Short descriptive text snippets
+ + + + + + +

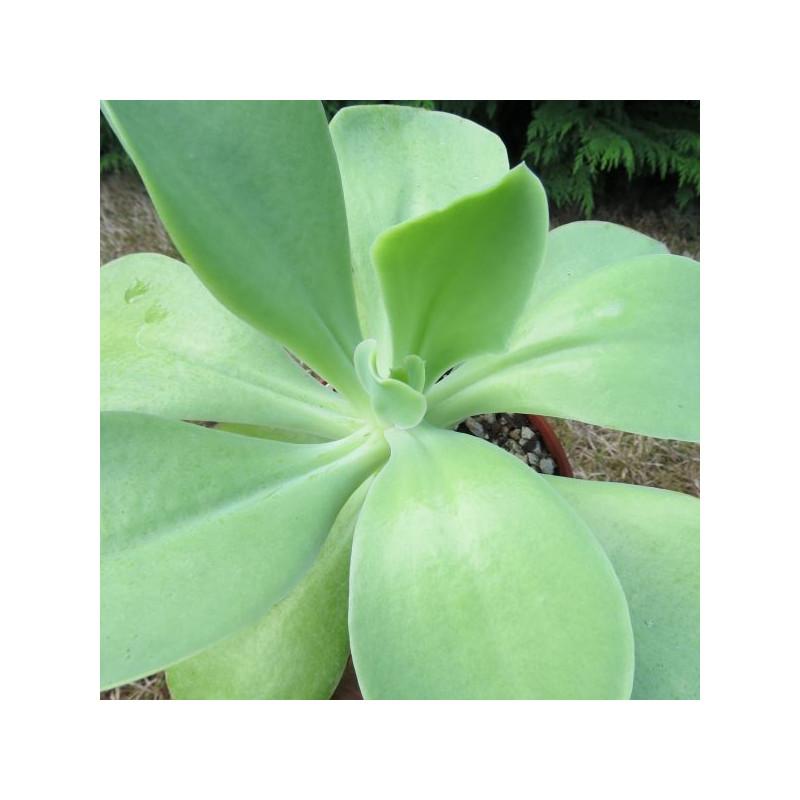 Echeveria mesa verde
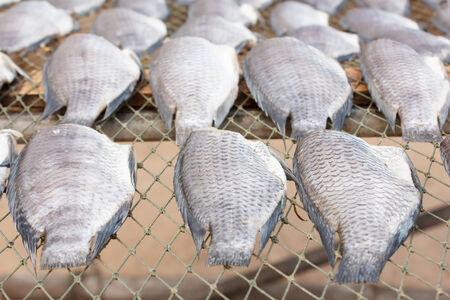 perch dried: Dried Climbing perch fish (preserve food)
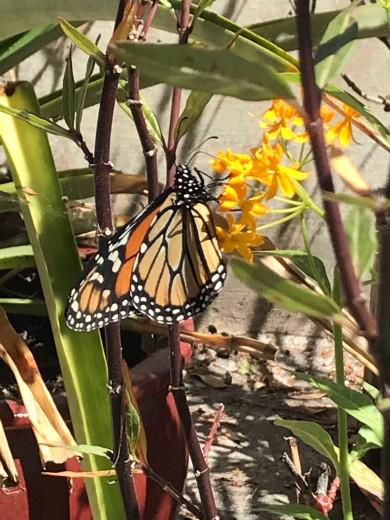 monarch_gardenbutterfly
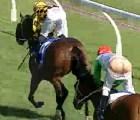 En carrera de caballos ¡final de foto!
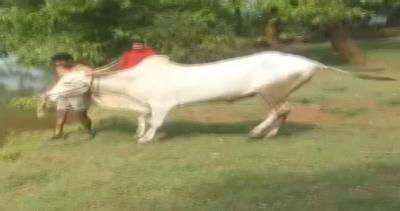 Mucca sportiva si tuffa nel lago insieme al padrone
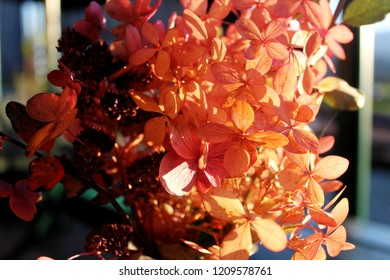 Beautiful bouquet with autumn foliage in a flower vase on a garden table, Allgäu, Bavaria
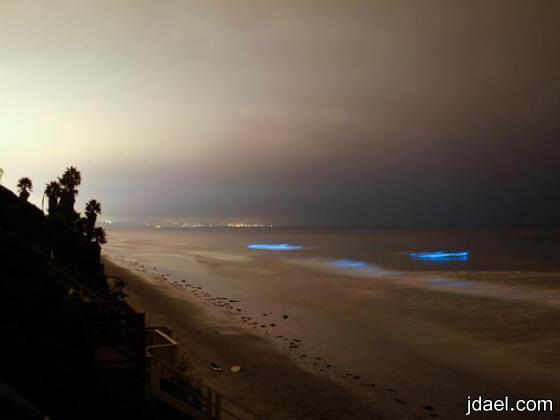 عوالق نباتيه تنشر ضوء ساحر على شاطئ المالديف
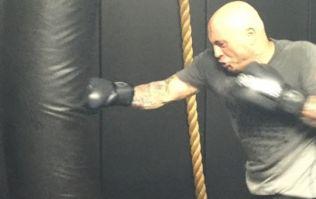 Joe Rogan reveals the diet and training plan that keeps him so shredded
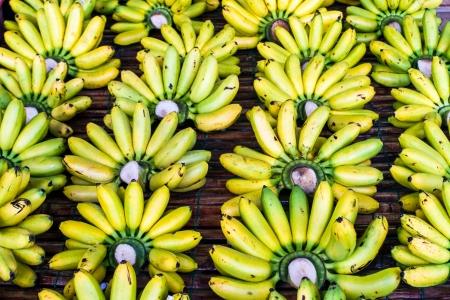 unblemished: Pisang Mas banana or Musa  AA group   Kluai Khai  banana in Thailand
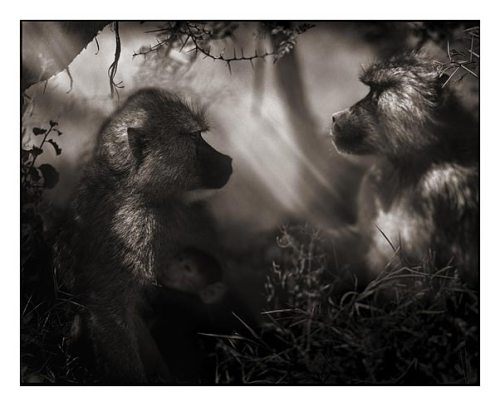 11_Baboons-in-Profile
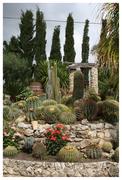 Giardini pensili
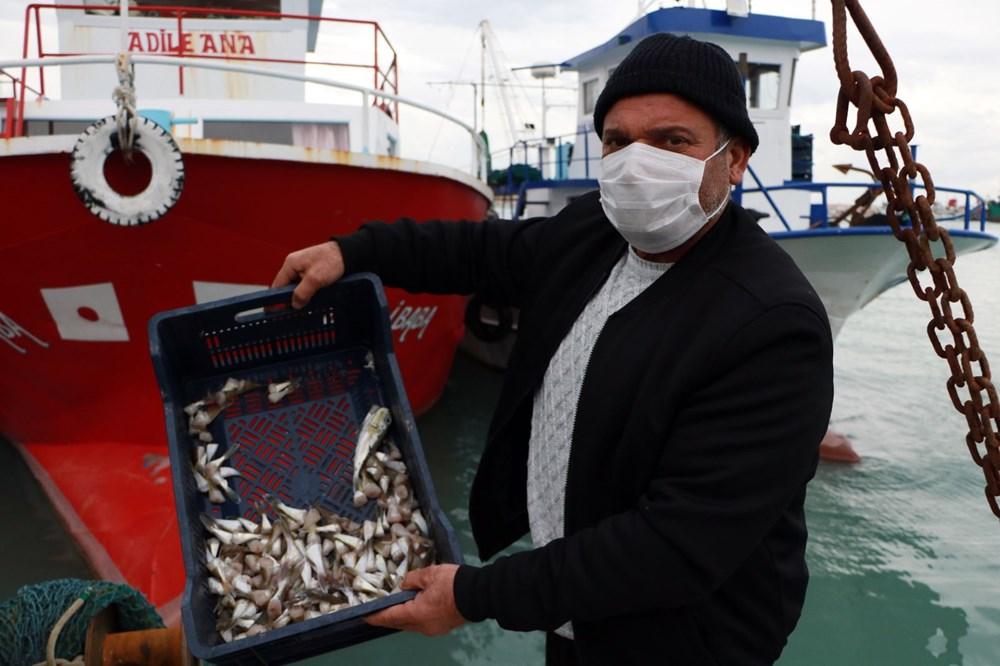Balıkçılar balon balığının diğer türlerine de kuyruk parası istiyor - 7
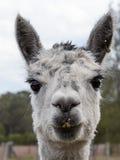 Lama. Photo taken Scenic Rim Queensland Australia Royalty Free Stock Image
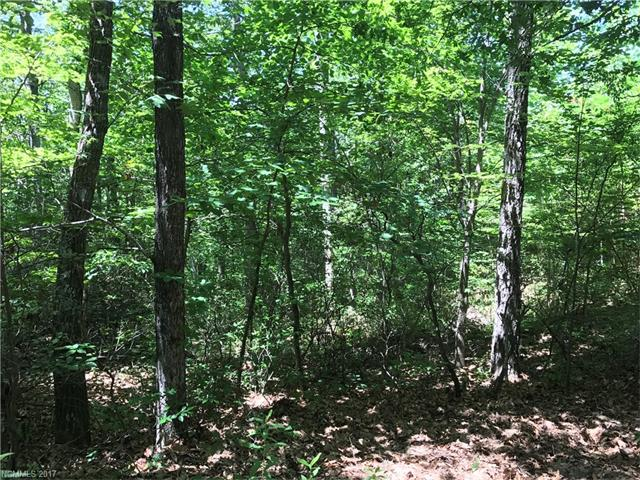Come build your dream home or mountain cabin on this beautiful 1 acre wooded homesite. Gently sloping, easy build lot with mountain views.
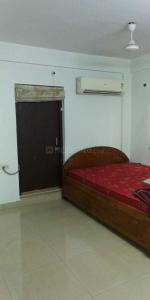 Gallery Cover Image of 1000 Sq.ft 2 BHK Apartment for rent in New Alipore for 19000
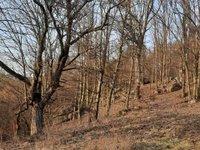 Prodej pozemku v lokalitě Dolní Loučky, okres Brno-venkov - obrázek č. 8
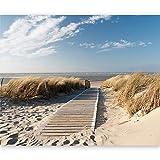 murando - Fototapete Strand 400x309 cm - Vlies Tapete - Moderne Wanddeko - Design Tapete - Wandtapete - Wand Dekoration - Sand Wasser Natur Himmel Düne Sommer Wolken Blau Nordsee 100403-39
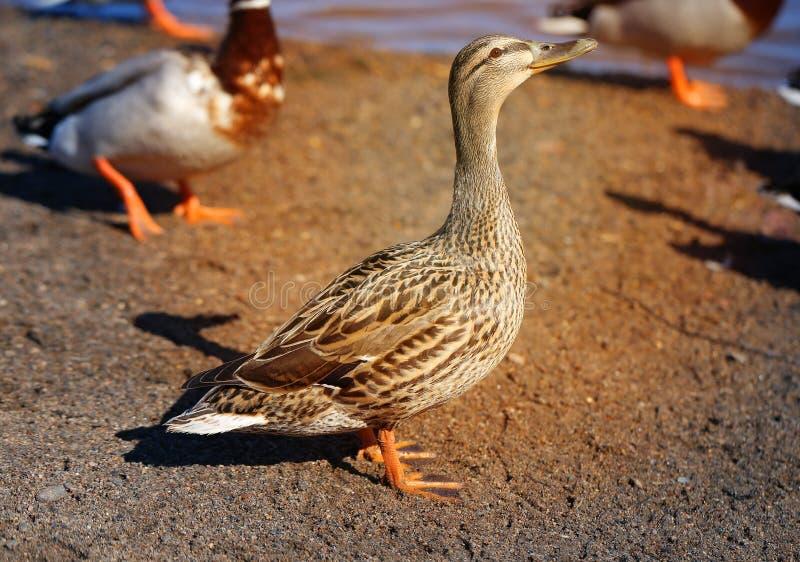Foto macro de um pato grande dos p?ssaros fotografia de stock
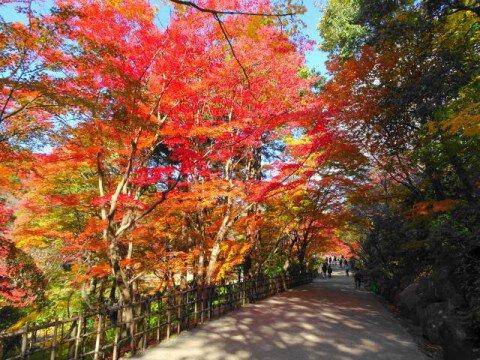 名古屋市東山動植物園の紅葉写真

+ + + + + + +

* **About this exercise**
What is needed is an exact copy of every entry, with the pictures removed.

* **Exercise response**
 Echeveria mesa verde
 perch dried: Dried Climbing perch fish (preserve food)
 monarch_gardenbutterfly
 En carrera de caballos ¡final de foto!
 Mucca sportiva si tuffa nel lago insieme al padrone
 Beautiful bouquet with autumn foliage in a flower vase on a garden table, Allgäu, Bavaria
 عوالق نباتيه تنشر ضوء ساحر على شاطئ المالديف
 Joe Rogan reveals the diet and training plan that keeps him so shredded
 unblemished: Pisang Mas banana or Musa  AA group   Kluai Khai  banana in Thailand
 11_Baboons-in-Profile
 Giardini pensili
Balıkçılar balon balığının diğer türlerine de kuyruk parası istiyor - 7
 Lama. Photo taken Scenic Rim Queensland Australia Royalty Free Stock Image
Come build your dream home or mountain cabin on this beautiful 1 acre wooded homesite. Gently sloping, easy build lot with mountain views.
 Gallery Cover Image of 1000 Sq.ft 2 BHK Apartment for rent in New Alipore for 19000
 Prodej pozemku v lokalitě Dolní Loučky, okres Brno-venkov - obrázek č. 8
 murando - Fototapete Strand 400x309 cm - Vlies Tapete - Moderne Wanddeko - Design Tapete - Wandtapete - Wand Dekoration - Sand Wasser Natur Himmel Düne Sommer Wolken Blau Nordsee 100403-39
Foto macro de um pato grande dos p?ssaros fotografia de stock
 名古屋市東山動植物園の紅葉写真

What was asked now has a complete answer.